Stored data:
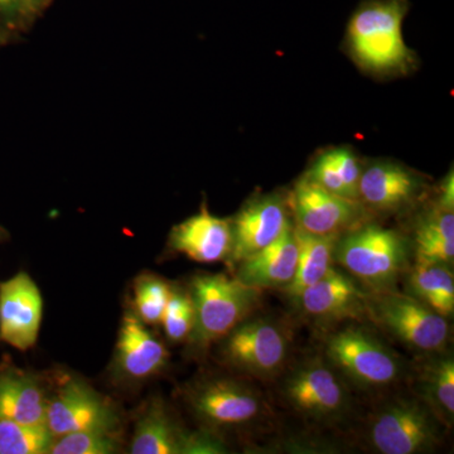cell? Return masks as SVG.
Wrapping results in <instances>:
<instances>
[{
	"label": "cell",
	"mask_w": 454,
	"mask_h": 454,
	"mask_svg": "<svg viewBox=\"0 0 454 454\" xmlns=\"http://www.w3.org/2000/svg\"><path fill=\"white\" fill-rule=\"evenodd\" d=\"M411 256L415 264L452 265L454 259V214L435 205L415 227Z\"/></svg>",
	"instance_id": "cell-22"
},
{
	"label": "cell",
	"mask_w": 454,
	"mask_h": 454,
	"mask_svg": "<svg viewBox=\"0 0 454 454\" xmlns=\"http://www.w3.org/2000/svg\"><path fill=\"white\" fill-rule=\"evenodd\" d=\"M43 317V298L26 271L0 283V340L27 351L35 345Z\"/></svg>",
	"instance_id": "cell-14"
},
{
	"label": "cell",
	"mask_w": 454,
	"mask_h": 454,
	"mask_svg": "<svg viewBox=\"0 0 454 454\" xmlns=\"http://www.w3.org/2000/svg\"><path fill=\"white\" fill-rule=\"evenodd\" d=\"M38 0H0V16L17 17L29 13Z\"/></svg>",
	"instance_id": "cell-30"
},
{
	"label": "cell",
	"mask_w": 454,
	"mask_h": 454,
	"mask_svg": "<svg viewBox=\"0 0 454 454\" xmlns=\"http://www.w3.org/2000/svg\"><path fill=\"white\" fill-rule=\"evenodd\" d=\"M363 167L351 149H328L318 155L304 177L328 192L358 201V184Z\"/></svg>",
	"instance_id": "cell-24"
},
{
	"label": "cell",
	"mask_w": 454,
	"mask_h": 454,
	"mask_svg": "<svg viewBox=\"0 0 454 454\" xmlns=\"http://www.w3.org/2000/svg\"><path fill=\"white\" fill-rule=\"evenodd\" d=\"M119 450L118 430L90 429L53 438L47 454H114Z\"/></svg>",
	"instance_id": "cell-27"
},
{
	"label": "cell",
	"mask_w": 454,
	"mask_h": 454,
	"mask_svg": "<svg viewBox=\"0 0 454 454\" xmlns=\"http://www.w3.org/2000/svg\"><path fill=\"white\" fill-rule=\"evenodd\" d=\"M188 293L195 309V325L188 340L196 352L225 339L252 315L260 300L259 289L223 273L196 276Z\"/></svg>",
	"instance_id": "cell-7"
},
{
	"label": "cell",
	"mask_w": 454,
	"mask_h": 454,
	"mask_svg": "<svg viewBox=\"0 0 454 454\" xmlns=\"http://www.w3.org/2000/svg\"><path fill=\"white\" fill-rule=\"evenodd\" d=\"M172 286L160 278L143 274L134 284V310L145 325H160Z\"/></svg>",
	"instance_id": "cell-28"
},
{
	"label": "cell",
	"mask_w": 454,
	"mask_h": 454,
	"mask_svg": "<svg viewBox=\"0 0 454 454\" xmlns=\"http://www.w3.org/2000/svg\"><path fill=\"white\" fill-rule=\"evenodd\" d=\"M279 378L283 402L304 422L331 428L351 415V389L324 355L307 357L286 367Z\"/></svg>",
	"instance_id": "cell-5"
},
{
	"label": "cell",
	"mask_w": 454,
	"mask_h": 454,
	"mask_svg": "<svg viewBox=\"0 0 454 454\" xmlns=\"http://www.w3.org/2000/svg\"><path fill=\"white\" fill-rule=\"evenodd\" d=\"M367 317L420 356L444 351L450 342L448 319L406 293L370 292Z\"/></svg>",
	"instance_id": "cell-8"
},
{
	"label": "cell",
	"mask_w": 454,
	"mask_h": 454,
	"mask_svg": "<svg viewBox=\"0 0 454 454\" xmlns=\"http://www.w3.org/2000/svg\"><path fill=\"white\" fill-rule=\"evenodd\" d=\"M5 35H4V33H3L2 31H0V47L3 46V44L5 43Z\"/></svg>",
	"instance_id": "cell-33"
},
{
	"label": "cell",
	"mask_w": 454,
	"mask_h": 454,
	"mask_svg": "<svg viewBox=\"0 0 454 454\" xmlns=\"http://www.w3.org/2000/svg\"><path fill=\"white\" fill-rule=\"evenodd\" d=\"M160 325L170 342L188 340L195 325V309L190 293L172 288Z\"/></svg>",
	"instance_id": "cell-29"
},
{
	"label": "cell",
	"mask_w": 454,
	"mask_h": 454,
	"mask_svg": "<svg viewBox=\"0 0 454 454\" xmlns=\"http://www.w3.org/2000/svg\"><path fill=\"white\" fill-rule=\"evenodd\" d=\"M406 277V294L450 319L454 313L452 265L415 264Z\"/></svg>",
	"instance_id": "cell-25"
},
{
	"label": "cell",
	"mask_w": 454,
	"mask_h": 454,
	"mask_svg": "<svg viewBox=\"0 0 454 454\" xmlns=\"http://www.w3.org/2000/svg\"><path fill=\"white\" fill-rule=\"evenodd\" d=\"M223 438L207 429L190 432L175 419L160 397H153L140 415L131 438V454L226 453Z\"/></svg>",
	"instance_id": "cell-10"
},
{
	"label": "cell",
	"mask_w": 454,
	"mask_h": 454,
	"mask_svg": "<svg viewBox=\"0 0 454 454\" xmlns=\"http://www.w3.org/2000/svg\"><path fill=\"white\" fill-rule=\"evenodd\" d=\"M324 357L349 387L385 394L408 378L409 367L373 331L349 324L325 340Z\"/></svg>",
	"instance_id": "cell-2"
},
{
	"label": "cell",
	"mask_w": 454,
	"mask_h": 454,
	"mask_svg": "<svg viewBox=\"0 0 454 454\" xmlns=\"http://www.w3.org/2000/svg\"><path fill=\"white\" fill-rule=\"evenodd\" d=\"M297 265L298 245L291 223L273 243L239 262L235 278L259 291L286 289L294 279Z\"/></svg>",
	"instance_id": "cell-19"
},
{
	"label": "cell",
	"mask_w": 454,
	"mask_h": 454,
	"mask_svg": "<svg viewBox=\"0 0 454 454\" xmlns=\"http://www.w3.org/2000/svg\"><path fill=\"white\" fill-rule=\"evenodd\" d=\"M288 203L295 226L318 235H340L360 225L365 214L360 201L328 192L306 177L295 184Z\"/></svg>",
	"instance_id": "cell-12"
},
{
	"label": "cell",
	"mask_w": 454,
	"mask_h": 454,
	"mask_svg": "<svg viewBox=\"0 0 454 454\" xmlns=\"http://www.w3.org/2000/svg\"><path fill=\"white\" fill-rule=\"evenodd\" d=\"M221 340L223 363L247 378L271 380L289 365L291 334L271 317H247Z\"/></svg>",
	"instance_id": "cell-9"
},
{
	"label": "cell",
	"mask_w": 454,
	"mask_h": 454,
	"mask_svg": "<svg viewBox=\"0 0 454 454\" xmlns=\"http://www.w3.org/2000/svg\"><path fill=\"white\" fill-rule=\"evenodd\" d=\"M118 411L82 379L70 378L49 396L46 427L53 438L79 430H119Z\"/></svg>",
	"instance_id": "cell-11"
},
{
	"label": "cell",
	"mask_w": 454,
	"mask_h": 454,
	"mask_svg": "<svg viewBox=\"0 0 454 454\" xmlns=\"http://www.w3.org/2000/svg\"><path fill=\"white\" fill-rule=\"evenodd\" d=\"M52 439L46 426L0 418V454H47Z\"/></svg>",
	"instance_id": "cell-26"
},
{
	"label": "cell",
	"mask_w": 454,
	"mask_h": 454,
	"mask_svg": "<svg viewBox=\"0 0 454 454\" xmlns=\"http://www.w3.org/2000/svg\"><path fill=\"white\" fill-rule=\"evenodd\" d=\"M405 0H373L366 3L349 20V51L358 65L370 73L406 70L413 53L403 37Z\"/></svg>",
	"instance_id": "cell-6"
},
{
	"label": "cell",
	"mask_w": 454,
	"mask_h": 454,
	"mask_svg": "<svg viewBox=\"0 0 454 454\" xmlns=\"http://www.w3.org/2000/svg\"><path fill=\"white\" fill-rule=\"evenodd\" d=\"M191 411L205 428L223 432H258L271 422L267 397L247 380L229 376L205 378L186 390Z\"/></svg>",
	"instance_id": "cell-4"
},
{
	"label": "cell",
	"mask_w": 454,
	"mask_h": 454,
	"mask_svg": "<svg viewBox=\"0 0 454 454\" xmlns=\"http://www.w3.org/2000/svg\"><path fill=\"white\" fill-rule=\"evenodd\" d=\"M5 238H7V234H5L4 230H3L2 227H0V243H2V241L4 240Z\"/></svg>",
	"instance_id": "cell-32"
},
{
	"label": "cell",
	"mask_w": 454,
	"mask_h": 454,
	"mask_svg": "<svg viewBox=\"0 0 454 454\" xmlns=\"http://www.w3.org/2000/svg\"><path fill=\"white\" fill-rule=\"evenodd\" d=\"M46 389L40 379L17 369L0 372V418L28 426H46Z\"/></svg>",
	"instance_id": "cell-20"
},
{
	"label": "cell",
	"mask_w": 454,
	"mask_h": 454,
	"mask_svg": "<svg viewBox=\"0 0 454 454\" xmlns=\"http://www.w3.org/2000/svg\"><path fill=\"white\" fill-rule=\"evenodd\" d=\"M437 206L441 208H444V210L454 211L453 169H450V172L448 173L446 178L442 182Z\"/></svg>",
	"instance_id": "cell-31"
},
{
	"label": "cell",
	"mask_w": 454,
	"mask_h": 454,
	"mask_svg": "<svg viewBox=\"0 0 454 454\" xmlns=\"http://www.w3.org/2000/svg\"><path fill=\"white\" fill-rule=\"evenodd\" d=\"M423 363L415 367L413 393L419 396L437 415L439 420L452 428L454 422V358L444 349L422 356Z\"/></svg>",
	"instance_id": "cell-21"
},
{
	"label": "cell",
	"mask_w": 454,
	"mask_h": 454,
	"mask_svg": "<svg viewBox=\"0 0 454 454\" xmlns=\"http://www.w3.org/2000/svg\"><path fill=\"white\" fill-rule=\"evenodd\" d=\"M422 177L403 164L378 160L361 172L358 201L376 212L405 210L423 195Z\"/></svg>",
	"instance_id": "cell-16"
},
{
	"label": "cell",
	"mask_w": 454,
	"mask_h": 454,
	"mask_svg": "<svg viewBox=\"0 0 454 454\" xmlns=\"http://www.w3.org/2000/svg\"><path fill=\"white\" fill-rule=\"evenodd\" d=\"M448 428L419 396L394 393L373 406L363 438L379 454H422L439 450Z\"/></svg>",
	"instance_id": "cell-1"
},
{
	"label": "cell",
	"mask_w": 454,
	"mask_h": 454,
	"mask_svg": "<svg viewBox=\"0 0 454 454\" xmlns=\"http://www.w3.org/2000/svg\"><path fill=\"white\" fill-rule=\"evenodd\" d=\"M411 243L399 231L376 223H360L342 232L334 247V262L366 291H396L411 268Z\"/></svg>",
	"instance_id": "cell-3"
},
{
	"label": "cell",
	"mask_w": 454,
	"mask_h": 454,
	"mask_svg": "<svg viewBox=\"0 0 454 454\" xmlns=\"http://www.w3.org/2000/svg\"><path fill=\"white\" fill-rule=\"evenodd\" d=\"M298 245V265L294 279L284 291L295 300L333 267V254L340 235H318L294 226Z\"/></svg>",
	"instance_id": "cell-23"
},
{
	"label": "cell",
	"mask_w": 454,
	"mask_h": 454,
	"mask_svg": "<svg viewBox=\"0 0 454 454\" xmlns=\"http://www.w3.org/2000/svg\"><path fill=\"white\" fill-rule=\"evenodd\" d=\"M286 201L279 193H267L249 200L231 220L232 265L253 255L279 238L289 219Z\"/></svg>",
	"instance_id": "cell-15"
},
{
	"label": "cell",
	"mask_w": 454,
	"mask_h": 454,
	"mask_svg": "<svg viewBox=\"0 0 454 454\" xmlns=\"http://www.w3.org/2000/svg\"><path fill=\"white\" fill-rule=\"evenodd\" d=\"M168 247L202 264L223 262L231 253V220L215 216L202 206L199 214L173 226Z\"/></svg>",
	"instance_id": "cell-18"
},
{
	"label": "cell",
	"mask_w": 454,
	"mask_h": 454,
	"mask_svg": "<svg viewBox=\"0 0 454 454\" xmlns=\"http://www.w3.org/2000/svg\"><path fill=\"white\" fill-rule=\"evenodd\" d=\"M168 361L169 352L162 340L146 328L136 313H125L114 355L116 373L127 380L143 381L162 372Z\"/></svg>",
	"instance_id": "cell-17"
},
{
	"label": "cell",
	"mask_w": 454,
	"mask_h": 454,
	"mask_svg": "<svg viewBox=\"0 0 454 454\" xmlns=\"http://www.w3.org/2000/svg\"><path fill=\"white\" fill-rule=\"evenodd\" d=\"M369 294L356 279L333 267L294 301L317 324L330 325L367 317Z\"/></svg>",
	"instance_id": "cell-13"
}]
</instances>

#### REQUIRED TASK:
Count the lines in the data above that contain the string "instances" and give only that number.

#### SOLUTION FOR THIS EXERCISE:
3